Washington, Dec 10 (IANS) Citing the case of David Headley charged with helping to plan Mumbai terror attacks, a top US counter-terrorism official has warned of the danger from home grown terrorists, many of them trained in Pakistan.
The Al Qaeda terrorist group blamed for the Sep 11, 2001 attacks was in disarray, under pressure in Afghanistan-Pakistan and ideologically discredited with only real sparks of hope in "under-governed" places like Yemen and Somalia, Daniel Benjamin, the State Department counter-terrorism chief said Wednesday.
But a "second arena where Sunni radicals continue to succeed is in persuading religious extremists to adopt their cause, even in the United States," he said at a Jamestown Foundation conference citing the Headley and a couple of other cases.
"A bus driver, Najibullah Zazi, was trained in Pakistan and now faces charges in federal court for planning to set off a series of bombs in the United States," he noted .
"An indictment that was unsealed Monday in Chicago portrays an American citizen - David Headley - playing a pivotal role in last year's attack in Mumbai, which killed more than 170 people and dramatically raised tensions in South Asia."

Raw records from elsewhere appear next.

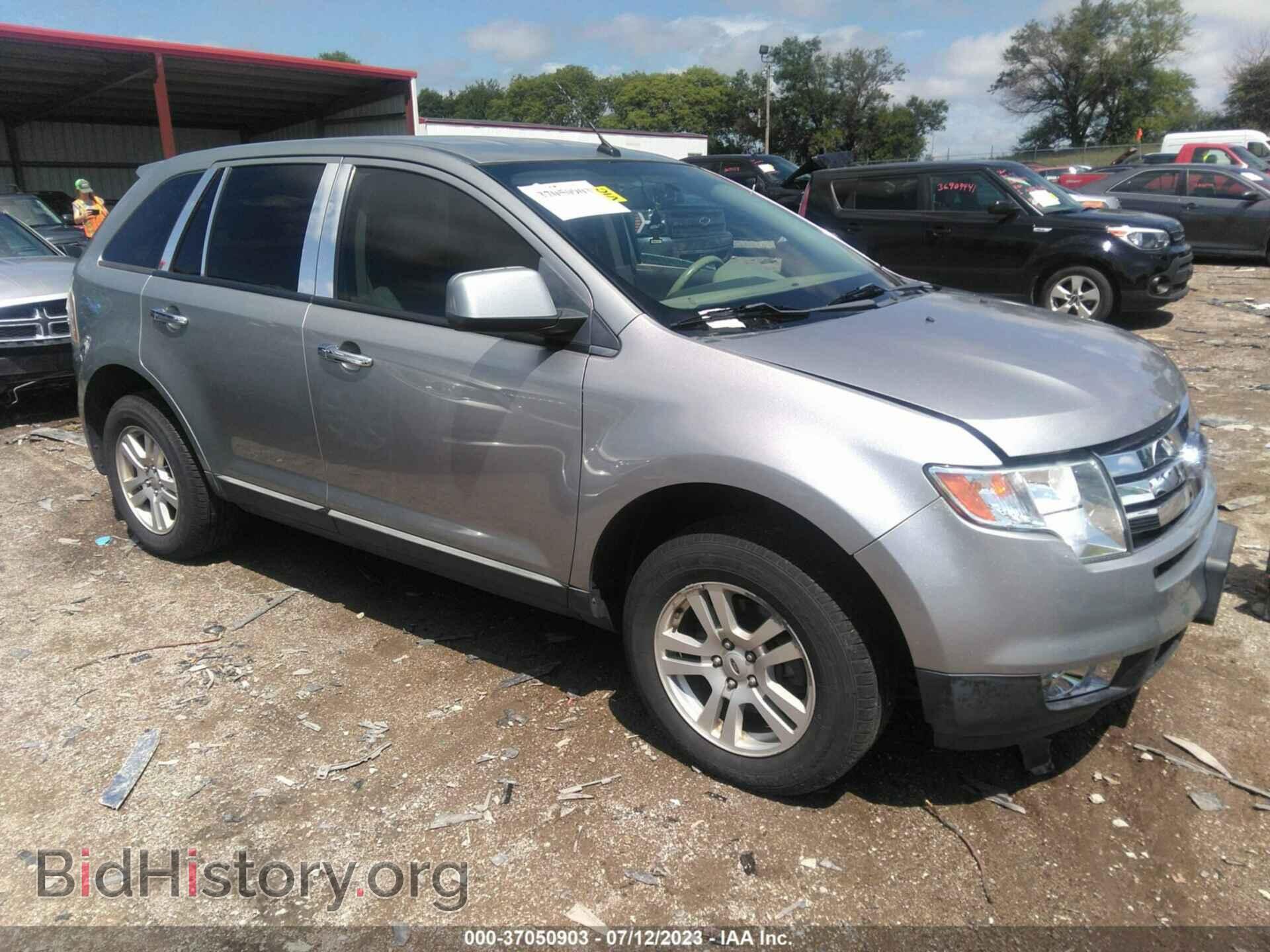 Photo 2FMDK48C27BB02499 - FORD EDGE 2007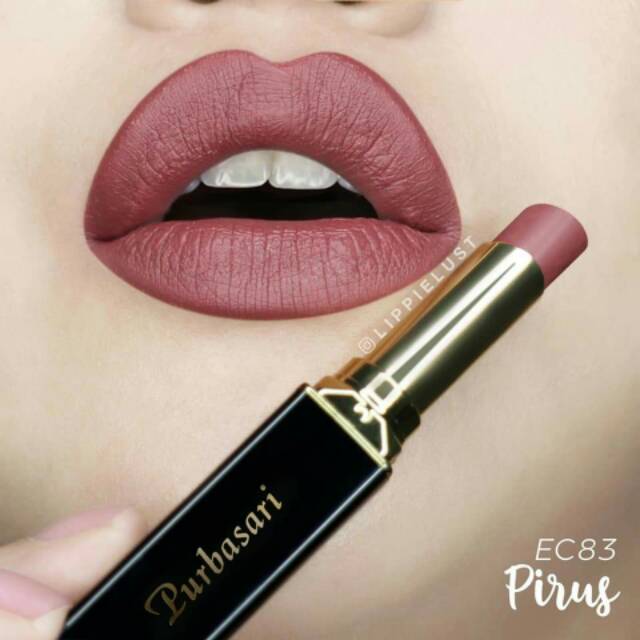 PURBASARI LIPSTIK MATTE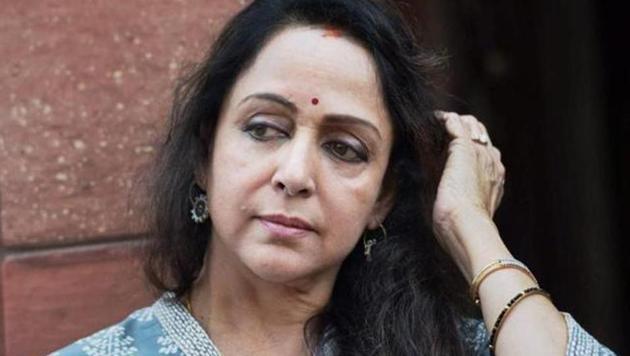 Hema Malini describes the Emergency as ‘unfortunate’. Hema Malini describes the Emergency as ‘unfortunate’.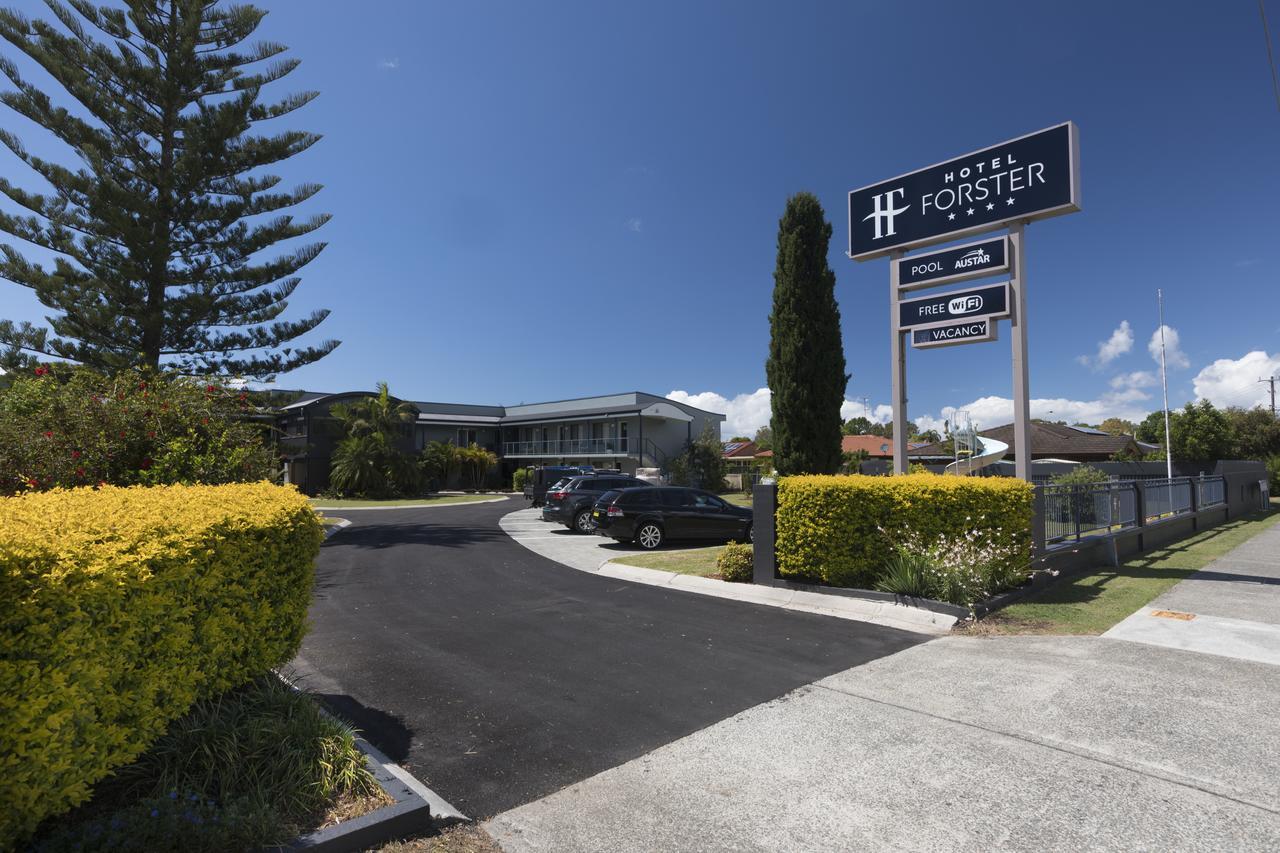 Hotel Forster Exterior foto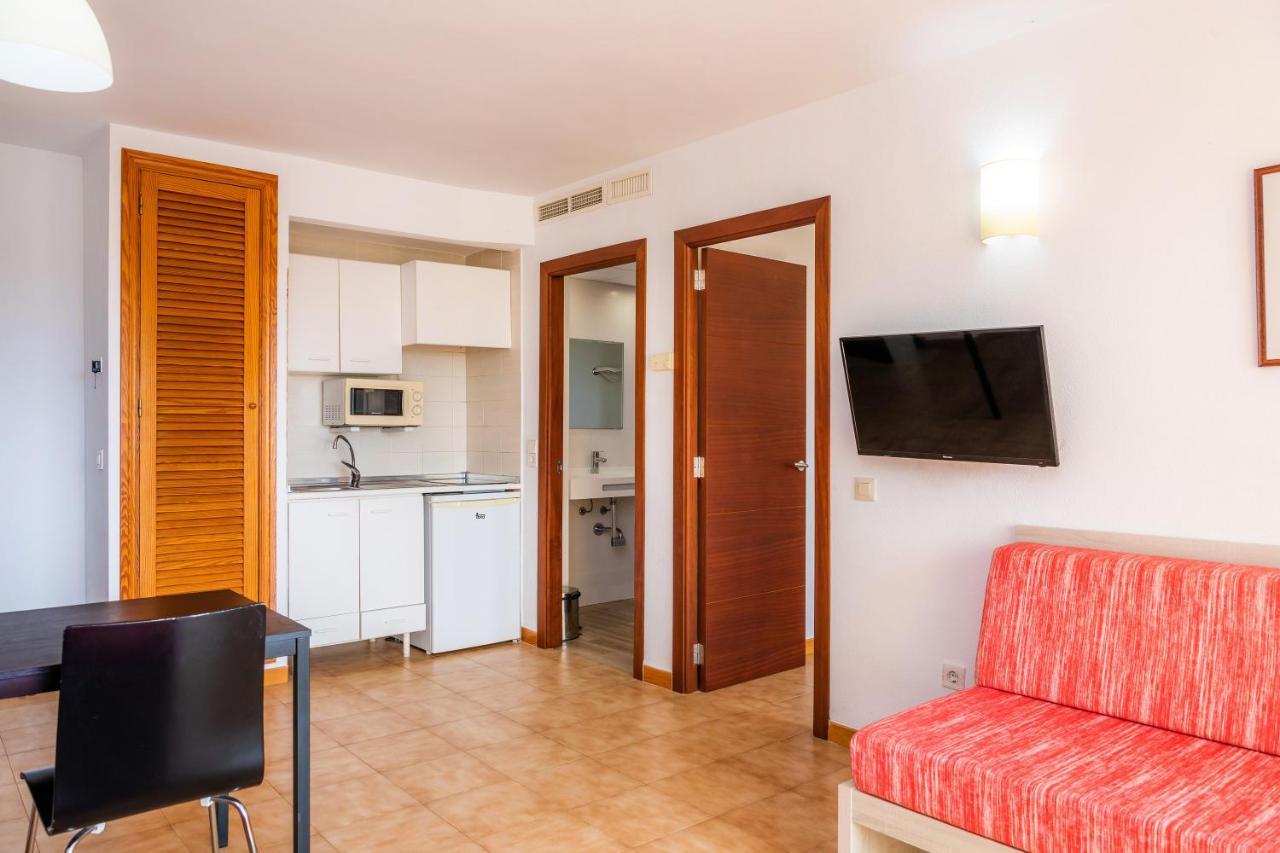 Apto Con Terraza 204 Cala Millor  Kültér fotó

"So even if this radical movement is not mobilising the masses, it is still galvanising enough people to take to violence and poses a continuing, powerful threat," said Benjamin.
"The importance of these two cases should not be glossed over - the conspiracies these men were engaged in had roots in the FATA (Pakistan's Federally Adminstered Tribals Areas), and eight years after 9/11, should give us all pause," he said.
"The threat to the US remains substantial and enduring despite the operational constraints on Al Qaeda central."
"It is also multifaceted as we have seen in the movement of young men, many of them motivated by a sense of ethnic duty, who have left their communities in Minnesota, been radicalised in Somalia, and fought and died for al-Shabaab," the official said.